Jim Lux jimlux at earthlink.net
Mon Jun 24 16:55:36 EDT 2013


On 6/24/13 10:08 AM, Chris Albertson wrote:
> Using only "moderately" accurate equipment, like mechanical clocks and
> meter sticks Albert Michelson has able to measure the speed of light and
> determine it was a constant in all directions.   It was this work the
> prompted Albert Einstein to think about what t means for C to be constant.
>
> They were working at about the turn of the last century or before 1890 to
> about 1905 and did not have lasers or HP universal contours.   They used
> sunlight.
>
> One experiment was done here where I live up at the Mt. Wilson Observatory.
> They put light from a slit onto to a rotating mirror and then bounced it
> off a fixed mirror back to the rotating one.  If the speed were infinate
> the light would go right back up the slit.  But in reality the light misses
> because the rotating mirror moves a little while the beam is in flight.
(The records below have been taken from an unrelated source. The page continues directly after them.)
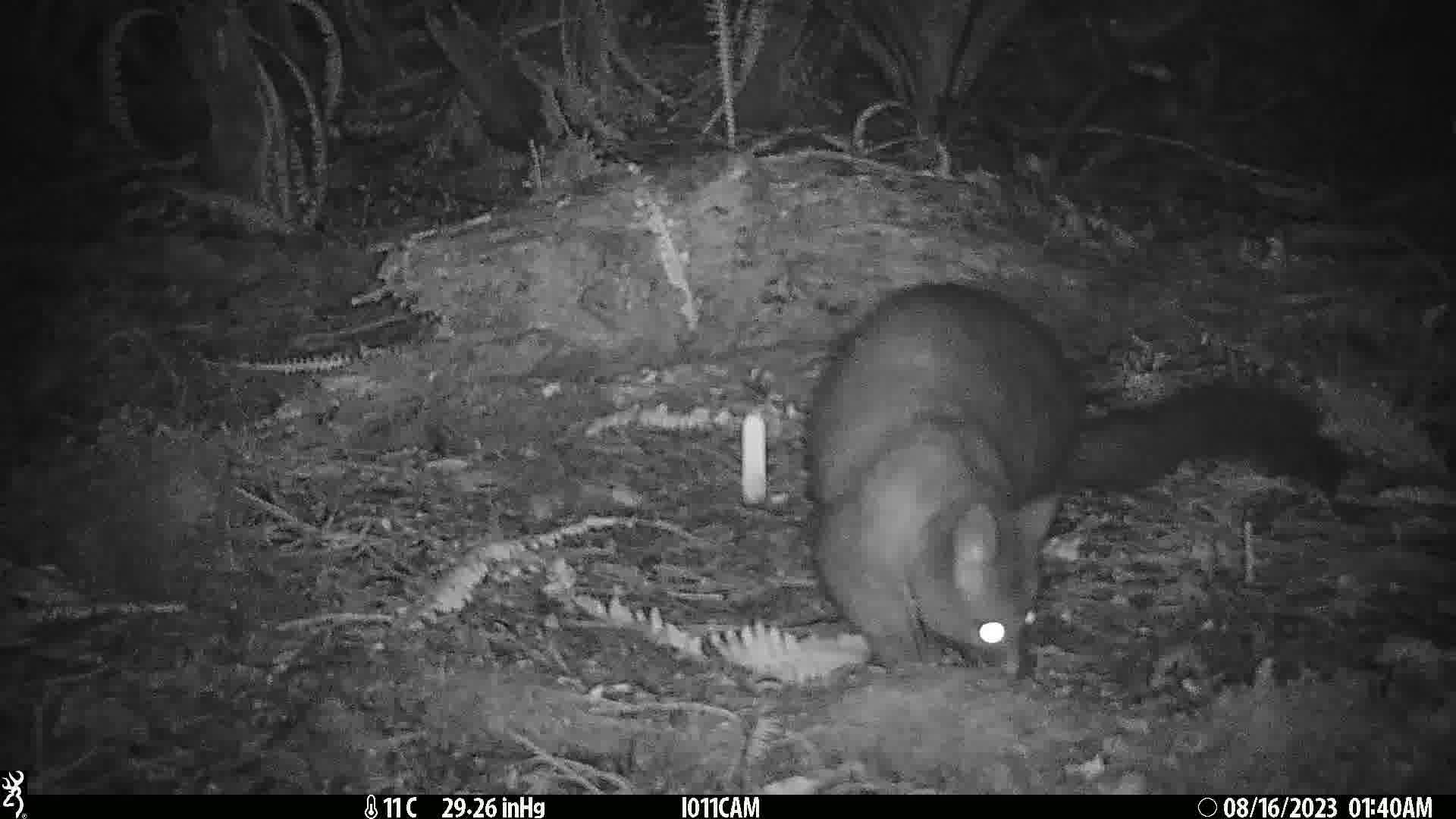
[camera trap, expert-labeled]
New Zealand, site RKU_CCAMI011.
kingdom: Animalia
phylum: Chordata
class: Mammalia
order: Diprotodontia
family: Phalangeridae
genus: Trichosurus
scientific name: Trichosurus vulpecula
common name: common brushtail possum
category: possum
Possum (common brushtail possum) (Trichosurus vulpecula).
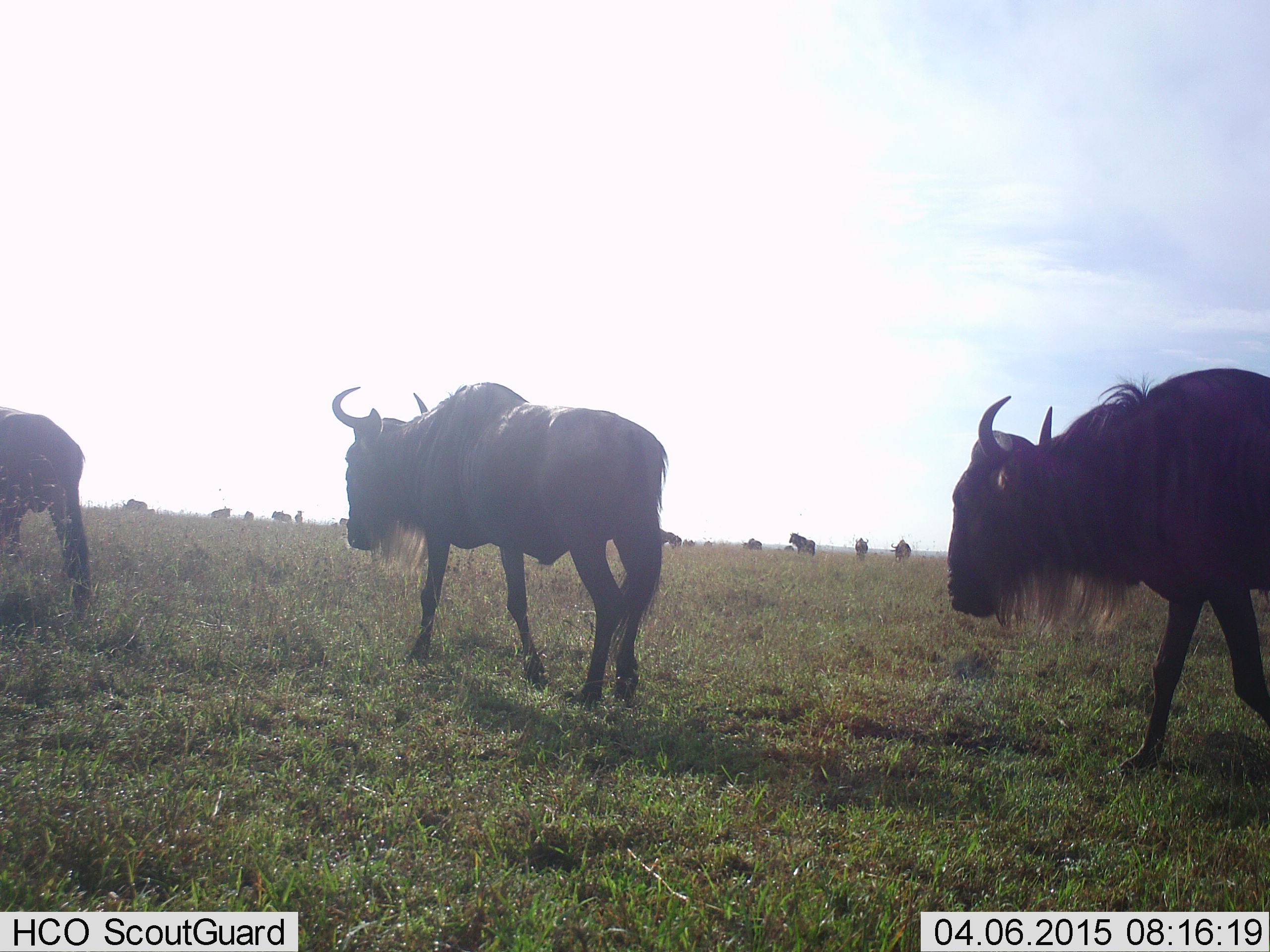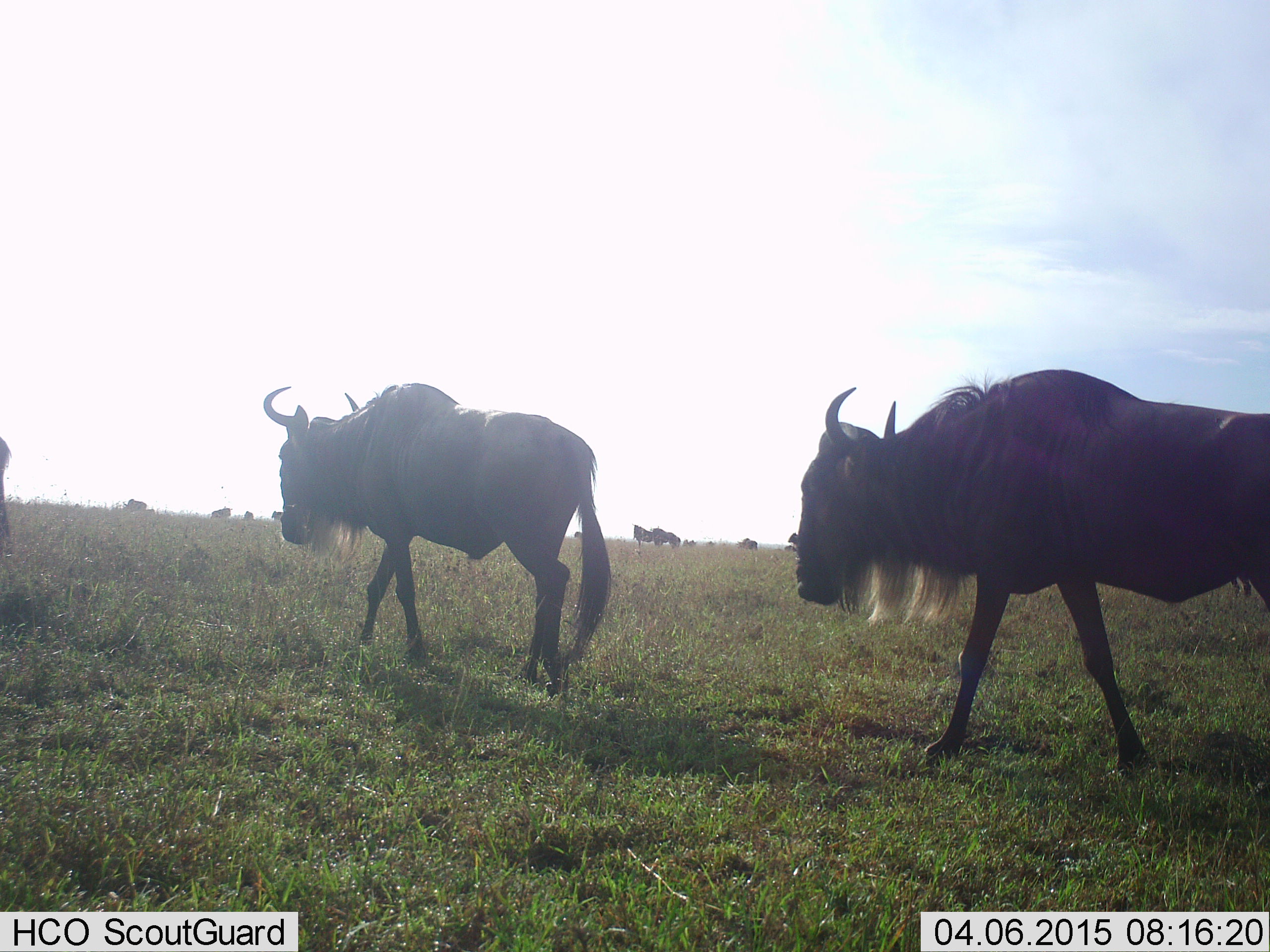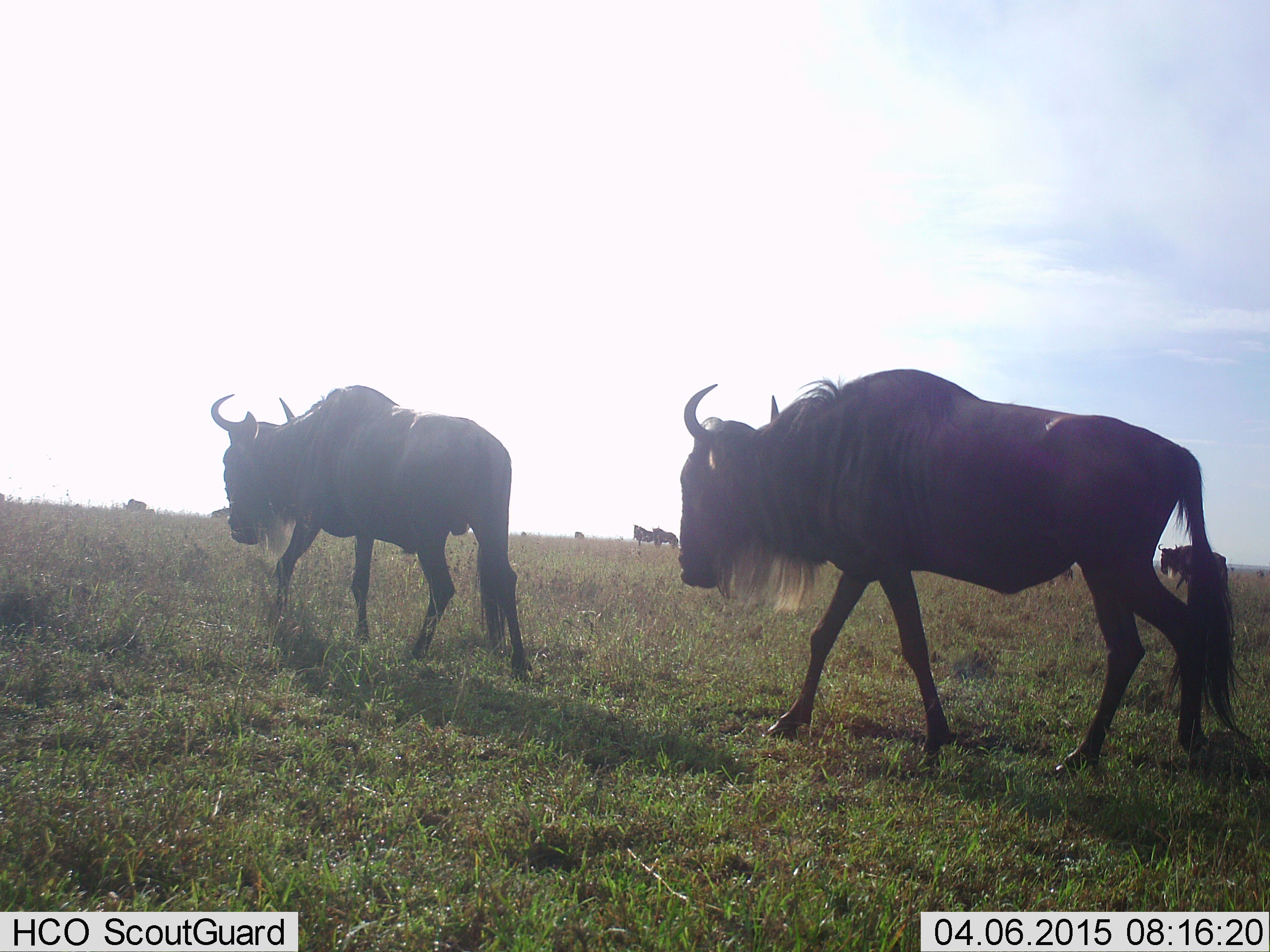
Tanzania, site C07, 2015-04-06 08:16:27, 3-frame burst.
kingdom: Animalia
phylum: Chordata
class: Mammalia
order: Artiodactyla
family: Bovidae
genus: Connochaetes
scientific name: Connochaetes taurinus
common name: blue wildebeest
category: wildebeest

Isn't that the Fizeau technique, which antedates Michelson's?

>
> The advantage of this is that it is a direct measurement of the speed of
> light that does not depend on many assumptions and can be done with
> technology that was available in the late 1800's   One big limitation is
> the atmosphere.  You need very stable air over the long path length

You need to know the rotation rate of the toothed cog or rotating 
mirror, don't you?

You could get that by matching against something like a tuning fork, but 
how do you measure the frequency of the tuning fork.

>
> This was the experiment that got Einstein thinking.  He said he started at
> age 16 to think about how the light from a moving lamp could be the same
> speed as one from a stationary lamp.  It was total non-sense and impossible
> at the time.   We have to remember that those experiments at the time were
> are considered to be "Failed Experiments" because "C" could not be constant.